### SOAL LATIHAN A
Ubah bagian catatan yang dimulai dari baris berisi "What is the separation between" sampai akhir catatan menjadi daftar bernomor tanpa baris kosong.

***

Kapan Anak Siap Bersosialisasi?

hani

anak siap bersosialisasi

Zaman modern sekarang sudah banyak bertaburan les-les private. Ada les private khusus akademik seperti Matematika, Bahasa Inggris dan sebagainya. Ada juga les yang mewadahi hobi/kesenangan/bakat dan minat anak. Banyak juga orang tua yang “sengaja” memasukkan/ mengikutkan anaknya ke sebuah lembaga les/bimbel hanya karena gengsi atau faktor lain yang memang bersifat eksternal. Di samping itu, ada anak-anak yang sudah menunjukkan ketidaksukaan/ ketidaktertarikan pada kursus atau kegiatan ekstra kurikuler yang dipilihkan oleh orangtuanya. Kapan anak siap bersosialisasi, ada baiknya orang tua perlu tahu. Sehingga tidak salah pilih kegiatan dan memaksakan kehendak.

Lalu, salahkah cara yang dilakukan ortu-ortu itu?
Mengenai bakat dan minat anak ini biasanya sudah bisa dideteksi sejak dini dan dari usia yang bervariasi. Ada anak yang sudah mulai menunjukkan ketertarikannya terhadap sesuatu hal pada usia 3-4 tahun, atau bisa lebih cepat dan lebih lambat dari itu. Sebagai orang tua, tugas mereka bukan hanya sekadar mendeteksi, “Oooh jadi dia suka main piano. Ooh jadi si adek sukanya menggambar.” Biasanya, anak itu akan lebih mudah berpindah-pindah dari satu objek ketertarikan ke objek lainnya. Intinya, di usia yang sangat dini ini, minat anak masih sangat mungkin mengalami perubahan.

Trus gimana dong cara mengetahui bahwa A atau B itu adalah bakat/minat anak yang paling menonjol?
Cara konvensionalnya adalah, rajinlah mengamati/observasi si anak. Misalnya, belakangan ini dia lagi suka menggambar. Terus amati durasi, frekuensi, intensi anak ketika dia sedang menggambar dari hari ke hari.
Sesekali, ortu juga bisa bertanya pada anak, “Adek suka nggambar ya? Emangnya apa yang adek
sukai kalo lagi nggambar? Adek senang ya kalo lagi menggambar?”
Mungkin, mereka akan bilang, “Suka. Senang.”

Amati aja terus aktivitas ini setiap hari.
Kalau suatu ketika ada saat ortu membelikan peralatan menggambar lagi untuk ke sekian kali tapi si anak mulai ogah-ogahan, coba tanyakan, “Adek mau ngapain lagi? Adek sukanya apa?”

***

### SOAL LATIHAN B
Menurut artikel tentang kesiapan anak bersosialisasi, pada usia berapa ada anak yang sudah mulai menunjukkan ketertarikan terhadap sesuatu hal?

***

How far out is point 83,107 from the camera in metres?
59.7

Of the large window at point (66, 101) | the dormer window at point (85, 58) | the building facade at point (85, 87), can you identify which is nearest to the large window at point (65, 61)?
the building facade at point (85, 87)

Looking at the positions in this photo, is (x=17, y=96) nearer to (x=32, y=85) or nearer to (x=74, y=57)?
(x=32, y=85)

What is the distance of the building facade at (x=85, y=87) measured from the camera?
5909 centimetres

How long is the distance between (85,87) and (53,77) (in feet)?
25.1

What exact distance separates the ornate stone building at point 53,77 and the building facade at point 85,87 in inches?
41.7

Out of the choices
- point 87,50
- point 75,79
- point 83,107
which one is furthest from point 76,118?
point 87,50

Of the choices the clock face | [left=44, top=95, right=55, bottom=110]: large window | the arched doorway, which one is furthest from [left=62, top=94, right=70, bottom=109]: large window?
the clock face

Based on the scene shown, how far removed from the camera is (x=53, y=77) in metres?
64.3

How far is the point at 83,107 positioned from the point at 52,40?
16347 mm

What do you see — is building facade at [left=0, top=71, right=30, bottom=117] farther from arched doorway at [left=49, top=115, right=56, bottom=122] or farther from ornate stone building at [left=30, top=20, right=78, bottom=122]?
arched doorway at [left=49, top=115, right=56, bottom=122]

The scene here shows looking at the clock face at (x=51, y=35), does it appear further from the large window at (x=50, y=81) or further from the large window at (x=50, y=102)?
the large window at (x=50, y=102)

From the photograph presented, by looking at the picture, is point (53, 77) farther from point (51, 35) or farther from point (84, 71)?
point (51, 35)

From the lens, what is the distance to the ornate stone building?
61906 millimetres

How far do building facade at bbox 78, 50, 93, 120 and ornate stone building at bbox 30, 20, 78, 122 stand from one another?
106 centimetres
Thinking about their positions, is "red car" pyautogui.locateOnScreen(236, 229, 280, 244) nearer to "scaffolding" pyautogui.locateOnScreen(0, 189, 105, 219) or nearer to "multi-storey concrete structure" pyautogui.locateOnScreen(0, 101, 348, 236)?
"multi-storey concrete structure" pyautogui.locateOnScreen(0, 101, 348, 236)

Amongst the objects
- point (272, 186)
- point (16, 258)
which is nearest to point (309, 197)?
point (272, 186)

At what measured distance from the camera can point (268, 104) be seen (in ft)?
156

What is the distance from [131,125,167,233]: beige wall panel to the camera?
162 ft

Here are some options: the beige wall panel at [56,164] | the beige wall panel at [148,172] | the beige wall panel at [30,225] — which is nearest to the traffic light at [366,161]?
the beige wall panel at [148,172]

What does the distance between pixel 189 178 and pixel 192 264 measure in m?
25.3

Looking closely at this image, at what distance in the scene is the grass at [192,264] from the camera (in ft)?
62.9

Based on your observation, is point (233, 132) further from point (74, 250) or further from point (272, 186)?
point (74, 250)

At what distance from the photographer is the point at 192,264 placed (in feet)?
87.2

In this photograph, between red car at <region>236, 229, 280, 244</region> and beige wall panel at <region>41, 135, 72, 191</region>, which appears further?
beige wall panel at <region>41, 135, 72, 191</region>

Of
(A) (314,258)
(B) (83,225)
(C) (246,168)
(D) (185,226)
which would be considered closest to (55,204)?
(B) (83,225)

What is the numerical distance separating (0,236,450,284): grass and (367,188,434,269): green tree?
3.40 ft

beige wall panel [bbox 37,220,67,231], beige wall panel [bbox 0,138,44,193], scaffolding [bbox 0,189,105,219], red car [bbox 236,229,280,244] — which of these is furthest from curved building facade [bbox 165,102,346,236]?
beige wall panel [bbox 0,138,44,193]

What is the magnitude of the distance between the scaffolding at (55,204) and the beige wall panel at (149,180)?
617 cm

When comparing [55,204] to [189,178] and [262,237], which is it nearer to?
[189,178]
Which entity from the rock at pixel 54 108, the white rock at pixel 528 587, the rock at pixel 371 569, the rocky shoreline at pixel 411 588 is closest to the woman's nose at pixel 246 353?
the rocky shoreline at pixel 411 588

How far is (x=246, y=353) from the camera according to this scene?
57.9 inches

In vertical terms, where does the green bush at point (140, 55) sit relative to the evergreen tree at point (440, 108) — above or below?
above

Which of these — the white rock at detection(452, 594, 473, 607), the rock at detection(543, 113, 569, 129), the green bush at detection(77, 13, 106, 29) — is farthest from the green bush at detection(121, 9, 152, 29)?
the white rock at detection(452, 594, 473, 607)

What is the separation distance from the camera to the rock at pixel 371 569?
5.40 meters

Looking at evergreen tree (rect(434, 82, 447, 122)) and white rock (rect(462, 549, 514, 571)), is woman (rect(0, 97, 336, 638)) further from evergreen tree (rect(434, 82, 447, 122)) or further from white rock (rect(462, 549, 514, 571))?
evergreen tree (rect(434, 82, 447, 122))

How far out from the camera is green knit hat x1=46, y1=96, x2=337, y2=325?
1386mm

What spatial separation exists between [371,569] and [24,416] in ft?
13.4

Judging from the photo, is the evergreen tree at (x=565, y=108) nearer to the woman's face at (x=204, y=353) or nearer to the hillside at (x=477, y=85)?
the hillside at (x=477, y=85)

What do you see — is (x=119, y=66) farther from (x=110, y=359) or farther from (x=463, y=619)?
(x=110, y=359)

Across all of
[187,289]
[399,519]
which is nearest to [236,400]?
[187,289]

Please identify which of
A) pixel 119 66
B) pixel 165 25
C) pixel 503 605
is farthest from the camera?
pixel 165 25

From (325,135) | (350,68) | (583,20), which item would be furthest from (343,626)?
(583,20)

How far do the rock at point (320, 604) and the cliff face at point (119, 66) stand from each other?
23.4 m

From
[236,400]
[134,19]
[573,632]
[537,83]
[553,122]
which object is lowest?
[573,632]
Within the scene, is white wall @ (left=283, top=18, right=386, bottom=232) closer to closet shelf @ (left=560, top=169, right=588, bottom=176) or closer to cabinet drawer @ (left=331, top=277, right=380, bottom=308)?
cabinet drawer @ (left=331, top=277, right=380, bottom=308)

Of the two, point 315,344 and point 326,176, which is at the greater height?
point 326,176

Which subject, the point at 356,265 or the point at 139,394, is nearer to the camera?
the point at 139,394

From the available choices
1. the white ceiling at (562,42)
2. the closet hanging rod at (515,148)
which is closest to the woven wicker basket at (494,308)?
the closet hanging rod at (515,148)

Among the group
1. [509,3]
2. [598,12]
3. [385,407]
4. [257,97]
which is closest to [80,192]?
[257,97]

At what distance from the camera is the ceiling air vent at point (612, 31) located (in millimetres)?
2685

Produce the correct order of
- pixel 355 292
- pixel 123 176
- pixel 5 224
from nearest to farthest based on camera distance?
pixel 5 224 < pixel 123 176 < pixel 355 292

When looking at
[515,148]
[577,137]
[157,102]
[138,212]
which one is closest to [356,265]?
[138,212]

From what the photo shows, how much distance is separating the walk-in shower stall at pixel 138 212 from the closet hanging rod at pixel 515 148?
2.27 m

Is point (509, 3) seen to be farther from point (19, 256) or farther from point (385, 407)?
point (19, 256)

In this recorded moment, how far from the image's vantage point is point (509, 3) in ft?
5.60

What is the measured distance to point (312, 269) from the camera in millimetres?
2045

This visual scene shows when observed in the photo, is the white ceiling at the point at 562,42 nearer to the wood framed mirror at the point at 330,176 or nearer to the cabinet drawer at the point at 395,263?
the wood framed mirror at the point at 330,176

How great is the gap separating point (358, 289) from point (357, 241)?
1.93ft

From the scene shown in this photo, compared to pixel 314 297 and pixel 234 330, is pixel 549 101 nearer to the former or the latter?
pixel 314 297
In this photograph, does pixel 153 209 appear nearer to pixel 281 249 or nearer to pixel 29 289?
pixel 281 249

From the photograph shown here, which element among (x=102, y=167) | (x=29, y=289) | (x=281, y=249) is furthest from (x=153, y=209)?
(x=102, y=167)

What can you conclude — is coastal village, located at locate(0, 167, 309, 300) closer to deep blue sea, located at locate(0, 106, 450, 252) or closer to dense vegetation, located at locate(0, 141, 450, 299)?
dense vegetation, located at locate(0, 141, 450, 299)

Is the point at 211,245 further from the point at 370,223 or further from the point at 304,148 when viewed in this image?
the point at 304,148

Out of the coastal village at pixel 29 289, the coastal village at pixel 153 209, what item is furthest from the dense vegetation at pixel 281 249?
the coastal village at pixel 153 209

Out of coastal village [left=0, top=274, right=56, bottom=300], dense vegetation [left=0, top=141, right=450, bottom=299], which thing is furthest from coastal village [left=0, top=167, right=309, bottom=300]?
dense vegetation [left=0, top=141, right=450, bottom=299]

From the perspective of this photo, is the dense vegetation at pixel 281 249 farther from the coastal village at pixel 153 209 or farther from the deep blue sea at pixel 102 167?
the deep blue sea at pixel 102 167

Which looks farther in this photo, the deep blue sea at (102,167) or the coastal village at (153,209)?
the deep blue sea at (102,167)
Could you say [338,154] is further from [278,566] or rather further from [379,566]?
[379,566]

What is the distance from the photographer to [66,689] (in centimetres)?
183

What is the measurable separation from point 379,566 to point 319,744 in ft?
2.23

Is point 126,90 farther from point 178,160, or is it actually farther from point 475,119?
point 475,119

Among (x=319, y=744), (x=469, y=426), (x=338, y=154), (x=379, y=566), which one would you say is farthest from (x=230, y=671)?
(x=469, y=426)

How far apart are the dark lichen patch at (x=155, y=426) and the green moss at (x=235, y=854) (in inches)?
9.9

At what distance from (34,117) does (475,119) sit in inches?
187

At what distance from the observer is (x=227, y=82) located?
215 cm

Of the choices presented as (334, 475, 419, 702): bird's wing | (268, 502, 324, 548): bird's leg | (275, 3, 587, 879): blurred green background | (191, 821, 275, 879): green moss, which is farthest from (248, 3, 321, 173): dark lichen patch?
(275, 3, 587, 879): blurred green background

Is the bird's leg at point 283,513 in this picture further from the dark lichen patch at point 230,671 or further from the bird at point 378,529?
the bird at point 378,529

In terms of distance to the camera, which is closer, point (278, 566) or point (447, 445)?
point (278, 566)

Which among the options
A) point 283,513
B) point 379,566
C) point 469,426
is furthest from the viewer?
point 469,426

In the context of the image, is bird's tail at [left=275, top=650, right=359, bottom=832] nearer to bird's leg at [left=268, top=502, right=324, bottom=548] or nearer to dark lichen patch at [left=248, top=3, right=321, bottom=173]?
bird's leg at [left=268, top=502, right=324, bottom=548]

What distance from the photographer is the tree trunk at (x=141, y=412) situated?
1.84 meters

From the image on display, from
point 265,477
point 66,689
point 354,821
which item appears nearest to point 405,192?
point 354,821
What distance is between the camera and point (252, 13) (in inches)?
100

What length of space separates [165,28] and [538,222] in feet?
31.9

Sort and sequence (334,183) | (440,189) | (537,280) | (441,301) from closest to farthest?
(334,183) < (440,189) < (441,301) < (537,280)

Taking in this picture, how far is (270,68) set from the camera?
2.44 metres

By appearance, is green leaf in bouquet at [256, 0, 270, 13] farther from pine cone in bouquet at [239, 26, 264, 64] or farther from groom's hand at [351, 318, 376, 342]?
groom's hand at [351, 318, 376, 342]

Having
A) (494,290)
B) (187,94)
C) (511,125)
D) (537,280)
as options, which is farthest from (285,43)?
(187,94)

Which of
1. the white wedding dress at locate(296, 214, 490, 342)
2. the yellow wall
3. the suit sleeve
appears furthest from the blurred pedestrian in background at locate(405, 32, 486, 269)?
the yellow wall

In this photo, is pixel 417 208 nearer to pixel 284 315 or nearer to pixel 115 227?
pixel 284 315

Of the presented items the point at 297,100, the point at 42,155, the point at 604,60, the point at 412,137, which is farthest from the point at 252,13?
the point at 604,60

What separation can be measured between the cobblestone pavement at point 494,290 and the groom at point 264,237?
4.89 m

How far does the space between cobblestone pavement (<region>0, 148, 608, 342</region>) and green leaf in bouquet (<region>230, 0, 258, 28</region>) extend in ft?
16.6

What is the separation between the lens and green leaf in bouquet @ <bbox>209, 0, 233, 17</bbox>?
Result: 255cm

***

### HASIL LATIHAN A
1. What is the separation between the lens and green leaf in bouquet @ <bbox>209, 0, 233, 17</bbox>?
2. Result: 255cm

### HASIL LATIHAN B
Pada usia 3-4 tahun.